● **WHAT YOU HAVE TO DO**: How many lines in the data below include the word "frames"? State the number alone.
SUPPLIED RECORDS below:
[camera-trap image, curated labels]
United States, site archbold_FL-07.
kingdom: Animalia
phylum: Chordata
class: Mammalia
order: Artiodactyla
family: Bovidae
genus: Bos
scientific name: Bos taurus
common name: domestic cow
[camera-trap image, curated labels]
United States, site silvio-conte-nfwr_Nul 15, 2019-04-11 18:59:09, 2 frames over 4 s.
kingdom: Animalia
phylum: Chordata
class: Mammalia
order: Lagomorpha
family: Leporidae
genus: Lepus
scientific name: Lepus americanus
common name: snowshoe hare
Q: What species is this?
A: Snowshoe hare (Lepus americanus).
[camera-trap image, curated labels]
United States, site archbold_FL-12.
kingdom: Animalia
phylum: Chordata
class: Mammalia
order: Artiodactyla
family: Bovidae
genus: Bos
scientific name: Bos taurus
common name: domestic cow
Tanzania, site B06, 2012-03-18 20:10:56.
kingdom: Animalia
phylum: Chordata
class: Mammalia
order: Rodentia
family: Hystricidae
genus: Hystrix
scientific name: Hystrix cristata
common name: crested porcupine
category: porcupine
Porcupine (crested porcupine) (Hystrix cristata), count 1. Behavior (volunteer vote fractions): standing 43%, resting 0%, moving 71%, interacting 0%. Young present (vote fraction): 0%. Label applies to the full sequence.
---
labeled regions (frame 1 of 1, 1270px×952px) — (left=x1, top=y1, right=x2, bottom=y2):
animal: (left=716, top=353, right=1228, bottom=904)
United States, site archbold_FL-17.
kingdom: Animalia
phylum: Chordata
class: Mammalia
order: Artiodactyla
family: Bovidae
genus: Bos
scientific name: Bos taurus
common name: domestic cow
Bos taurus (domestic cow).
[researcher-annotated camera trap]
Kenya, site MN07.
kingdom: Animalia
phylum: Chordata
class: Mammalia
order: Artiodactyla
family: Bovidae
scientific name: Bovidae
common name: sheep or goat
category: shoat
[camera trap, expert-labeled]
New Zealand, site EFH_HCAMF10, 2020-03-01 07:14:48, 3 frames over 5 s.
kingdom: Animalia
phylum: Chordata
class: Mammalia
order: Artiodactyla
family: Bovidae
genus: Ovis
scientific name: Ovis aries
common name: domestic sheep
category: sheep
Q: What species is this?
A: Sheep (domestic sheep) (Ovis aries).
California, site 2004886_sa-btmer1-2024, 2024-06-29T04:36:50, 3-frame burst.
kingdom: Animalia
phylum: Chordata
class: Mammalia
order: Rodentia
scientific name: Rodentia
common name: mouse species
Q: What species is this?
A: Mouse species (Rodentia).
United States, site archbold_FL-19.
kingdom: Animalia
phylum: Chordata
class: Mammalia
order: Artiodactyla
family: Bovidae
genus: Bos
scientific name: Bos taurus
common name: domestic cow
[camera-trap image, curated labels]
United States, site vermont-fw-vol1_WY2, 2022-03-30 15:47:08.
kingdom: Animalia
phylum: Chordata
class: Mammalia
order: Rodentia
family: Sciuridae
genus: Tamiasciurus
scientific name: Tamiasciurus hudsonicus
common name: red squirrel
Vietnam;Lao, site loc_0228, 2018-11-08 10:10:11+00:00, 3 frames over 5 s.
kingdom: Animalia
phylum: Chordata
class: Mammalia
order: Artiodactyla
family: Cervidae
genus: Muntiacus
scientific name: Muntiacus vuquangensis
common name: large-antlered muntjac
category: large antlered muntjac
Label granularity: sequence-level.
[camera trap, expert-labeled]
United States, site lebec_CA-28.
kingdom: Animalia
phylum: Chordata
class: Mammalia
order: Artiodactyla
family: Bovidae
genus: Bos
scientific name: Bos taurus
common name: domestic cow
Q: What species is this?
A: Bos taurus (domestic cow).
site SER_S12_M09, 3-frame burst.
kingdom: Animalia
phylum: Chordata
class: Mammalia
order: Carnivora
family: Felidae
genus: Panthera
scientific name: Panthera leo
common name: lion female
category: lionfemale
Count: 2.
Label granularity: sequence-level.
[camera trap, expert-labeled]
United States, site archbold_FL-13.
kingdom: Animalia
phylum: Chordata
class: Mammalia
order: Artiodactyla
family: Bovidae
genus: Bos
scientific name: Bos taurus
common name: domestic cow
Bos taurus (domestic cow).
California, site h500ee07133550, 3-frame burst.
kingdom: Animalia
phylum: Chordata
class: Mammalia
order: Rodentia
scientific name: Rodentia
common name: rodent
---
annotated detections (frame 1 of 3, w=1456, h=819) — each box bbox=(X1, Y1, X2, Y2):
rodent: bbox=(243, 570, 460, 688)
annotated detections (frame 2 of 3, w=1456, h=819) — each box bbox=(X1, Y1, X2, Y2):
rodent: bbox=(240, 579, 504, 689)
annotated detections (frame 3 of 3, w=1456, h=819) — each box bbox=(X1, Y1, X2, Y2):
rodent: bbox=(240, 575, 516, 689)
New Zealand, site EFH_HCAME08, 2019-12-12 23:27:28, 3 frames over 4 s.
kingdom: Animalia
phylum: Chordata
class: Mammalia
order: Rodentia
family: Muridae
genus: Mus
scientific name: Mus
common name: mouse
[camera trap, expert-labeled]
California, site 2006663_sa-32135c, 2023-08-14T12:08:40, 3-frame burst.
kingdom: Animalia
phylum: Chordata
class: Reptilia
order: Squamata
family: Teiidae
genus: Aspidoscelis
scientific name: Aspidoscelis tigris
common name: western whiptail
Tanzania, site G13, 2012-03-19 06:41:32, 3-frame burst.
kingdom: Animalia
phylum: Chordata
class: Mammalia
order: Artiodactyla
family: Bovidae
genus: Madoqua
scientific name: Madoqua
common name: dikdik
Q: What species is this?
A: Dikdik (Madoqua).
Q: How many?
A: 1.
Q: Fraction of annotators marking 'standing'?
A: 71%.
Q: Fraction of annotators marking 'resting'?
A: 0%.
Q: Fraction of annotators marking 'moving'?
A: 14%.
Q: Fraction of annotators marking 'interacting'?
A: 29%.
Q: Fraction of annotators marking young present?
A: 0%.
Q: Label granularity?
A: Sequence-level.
End of SUPPLIED RECORDS.
● **OUTPUT FOR THIS TASK**: 4